Une main osseuse s’achemina vers le front de l’homme, tata du bout des doigts le tissu l’entourant et, trouvant accroche sur l’entrejambe distendue par sa boite crânienne, retira le vêtement. Tout aussi vivement, il le cacha derrière son dos, certainement dans une tentative vaine d’atténuer l’étrangeté de la situation.
- Qui suis-je ? En voilà une question pertinente ! Ha, ha, ha.
L’homme venait bel et bien de ponctuer sa phrase d’un simulacre de rire ridicule. Se redressant de toute sa hauteur, il gonfla sa poitrine dans l’intention apparente de se prêter à un quelconque effort.
- Surgissant des songes sans sursis au signe du sang suintant, je satisfais le sort en sacrifiant ma subsistance à solutionner les secrets sombres.
Visiblement très fier de sa diatribe, il escalada maladroitement le monticule de vêtements échoués. Ainsi perché, il la surplomba du regard, les mains vissées sur les hanches.
- Spécialiste du suspens, je statue en silence sur les situations restées sans solution. InSoumis au sens commun, je me soustrais aux sentences de la société. S’apparentant au surnaturel, mon savoir-faire soutire aux scélérats leurs sinistres sentiments. Mes services se sacrent de succès lorsque les sournois subissent sévèrement la juste sanction. Je suis Salamander Hermingus-Reffel, limier du non-sens.
Là-dessus, il s’essaya à une révérence grotesque qui manqua de le déséquilibrer. Court-circuité par cet étrange monologue - dont il n’avait pas saisi la moitié - le cerveau de Théo alluma soudain ses feux de détresse. Cet individu était fou et potentiellement dangereux : il était même envisageable qu’il soit responsable du chaos au petit salon. Elle attrapa la première chose à portée de main et le jeta avec force en direction de l’intrus. Le bibelot de bois voltigea à travers la pièce et percuta le front visé. Sur le coup, l’homme en tomba à la renverse. Il se redressa presque immédiatement, se frottant la zone d’impact avec une grimace.
- Mais enfin, madame, n’avez-vous pas compris ce que je viens de dire ?
- Si !
Elle s’autorisa un bref temps de réflexion.
- Peut-être pas en totalité. Mais ça ne change rien : vous êtes fou.
Le susnommé Salamander eut l’air parfaitement outré.
- Mais non enfin !
Théo avisa le tison accolé à l’âtre condamné et allongea le bras pour s’en saisir. Raffermissant sa prise de ses deux mains, elle le brandit tel une épée.
- Ne vous approchez pas !
Et puis, elle réalisa une chose. À la fois simple et parfaitement saugrenue. Logique pour elle, complexe pour tous les autres. Attendue et inespérée.

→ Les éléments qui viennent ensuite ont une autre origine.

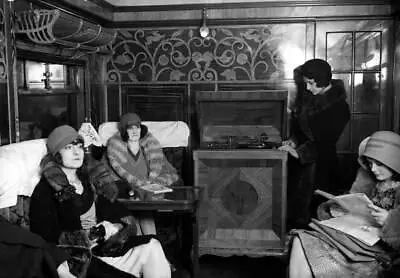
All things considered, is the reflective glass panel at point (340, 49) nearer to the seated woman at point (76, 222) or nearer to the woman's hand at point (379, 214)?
the woman's hand at point (379, 214)

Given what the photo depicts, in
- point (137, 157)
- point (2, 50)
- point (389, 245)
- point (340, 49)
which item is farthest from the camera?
point (340, 49)

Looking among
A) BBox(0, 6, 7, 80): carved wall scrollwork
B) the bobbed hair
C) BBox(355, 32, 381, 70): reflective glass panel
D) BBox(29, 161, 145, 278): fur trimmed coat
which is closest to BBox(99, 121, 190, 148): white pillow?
the bobbed hair

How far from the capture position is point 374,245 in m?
2.44

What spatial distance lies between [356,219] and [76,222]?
1392mm

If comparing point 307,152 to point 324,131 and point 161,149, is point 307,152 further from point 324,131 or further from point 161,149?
point 161,149

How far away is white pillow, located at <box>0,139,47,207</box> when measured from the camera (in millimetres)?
2457

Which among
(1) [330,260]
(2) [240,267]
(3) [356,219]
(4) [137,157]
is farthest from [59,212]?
(2) [240,267]

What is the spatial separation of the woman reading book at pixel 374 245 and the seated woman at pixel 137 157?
4.31ft

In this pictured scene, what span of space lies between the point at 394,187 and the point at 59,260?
1624 millimetres

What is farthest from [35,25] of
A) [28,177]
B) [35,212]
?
[35,212]

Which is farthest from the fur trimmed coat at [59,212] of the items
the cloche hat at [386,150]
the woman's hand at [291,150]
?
the woman's hand at [291,150]

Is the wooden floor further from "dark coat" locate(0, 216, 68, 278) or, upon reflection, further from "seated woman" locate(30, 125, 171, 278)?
"dark coat" locate(0, 216, 68, 278)

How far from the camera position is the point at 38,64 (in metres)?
3.42

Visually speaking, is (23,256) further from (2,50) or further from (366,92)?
(366,92)
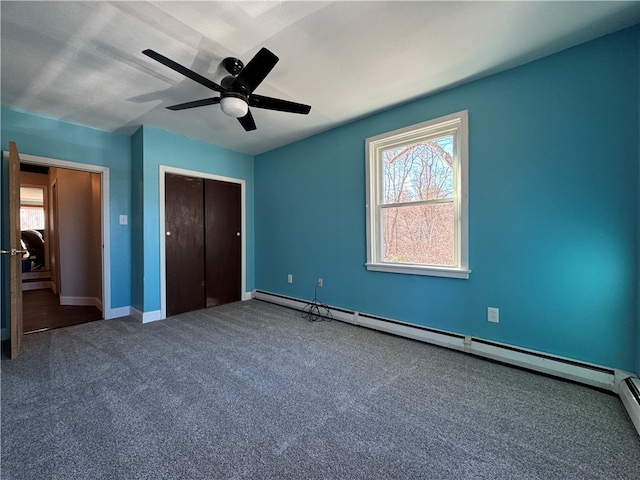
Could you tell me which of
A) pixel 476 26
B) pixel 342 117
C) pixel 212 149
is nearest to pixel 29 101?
pixel 212 149

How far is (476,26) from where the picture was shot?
1.72 metres

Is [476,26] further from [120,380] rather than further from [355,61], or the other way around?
[120,380]

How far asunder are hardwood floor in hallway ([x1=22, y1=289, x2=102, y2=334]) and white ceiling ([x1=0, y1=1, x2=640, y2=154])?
2.48 metres

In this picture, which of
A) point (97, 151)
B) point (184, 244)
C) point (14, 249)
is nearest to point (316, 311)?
point (184, 244)

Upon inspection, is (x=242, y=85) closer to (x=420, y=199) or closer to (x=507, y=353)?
(x=420, y=199)

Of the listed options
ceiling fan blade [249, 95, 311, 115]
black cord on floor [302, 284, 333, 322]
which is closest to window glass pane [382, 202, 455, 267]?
black cord on floor [302, 284, 333, 322]

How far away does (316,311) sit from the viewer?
3562 millimetres

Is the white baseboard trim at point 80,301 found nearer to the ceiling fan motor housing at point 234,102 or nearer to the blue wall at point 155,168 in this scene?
the blue wall at point 155,168

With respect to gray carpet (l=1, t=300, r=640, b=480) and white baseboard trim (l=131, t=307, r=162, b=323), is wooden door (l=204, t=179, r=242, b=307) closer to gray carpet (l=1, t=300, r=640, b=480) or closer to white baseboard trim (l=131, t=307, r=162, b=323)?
white baseboard trim (l=131, t=307, r=162, b=323)

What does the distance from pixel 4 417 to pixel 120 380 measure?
547 millimetres

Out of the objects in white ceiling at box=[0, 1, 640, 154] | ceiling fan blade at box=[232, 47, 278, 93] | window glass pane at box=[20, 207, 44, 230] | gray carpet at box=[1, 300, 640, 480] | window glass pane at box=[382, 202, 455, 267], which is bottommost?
gray carpet at box=[1, 300, 640, 480]

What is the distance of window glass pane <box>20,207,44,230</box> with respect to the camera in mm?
6125

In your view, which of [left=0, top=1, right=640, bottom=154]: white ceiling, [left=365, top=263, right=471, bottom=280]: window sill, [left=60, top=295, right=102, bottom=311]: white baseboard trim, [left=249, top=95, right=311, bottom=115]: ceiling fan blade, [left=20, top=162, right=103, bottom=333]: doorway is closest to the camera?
[left=0, top=1, right=640, bottom=154]: white ceiling

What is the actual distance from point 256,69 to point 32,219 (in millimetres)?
7776
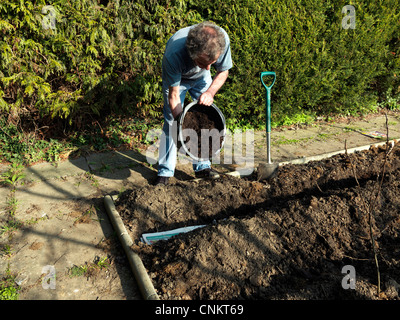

- Vous m’avez appelé « madame » ?
Le sourire exaspérant réapparut, fendant le visage de son interlocuteur en deux. Si large qu’elle crut un instant qu’il allait cisailler cette drôle de face. Il trifouilla dans la poche arrière de son pantalon côtelé et en sortit un morceau de tissus délavé. Il le déplia et l’élevant au-dessus de sa tête, l’exposa comme un trophée.
- Un caleçon ne ment jamais sur la nature de l’âme de son propriétaire.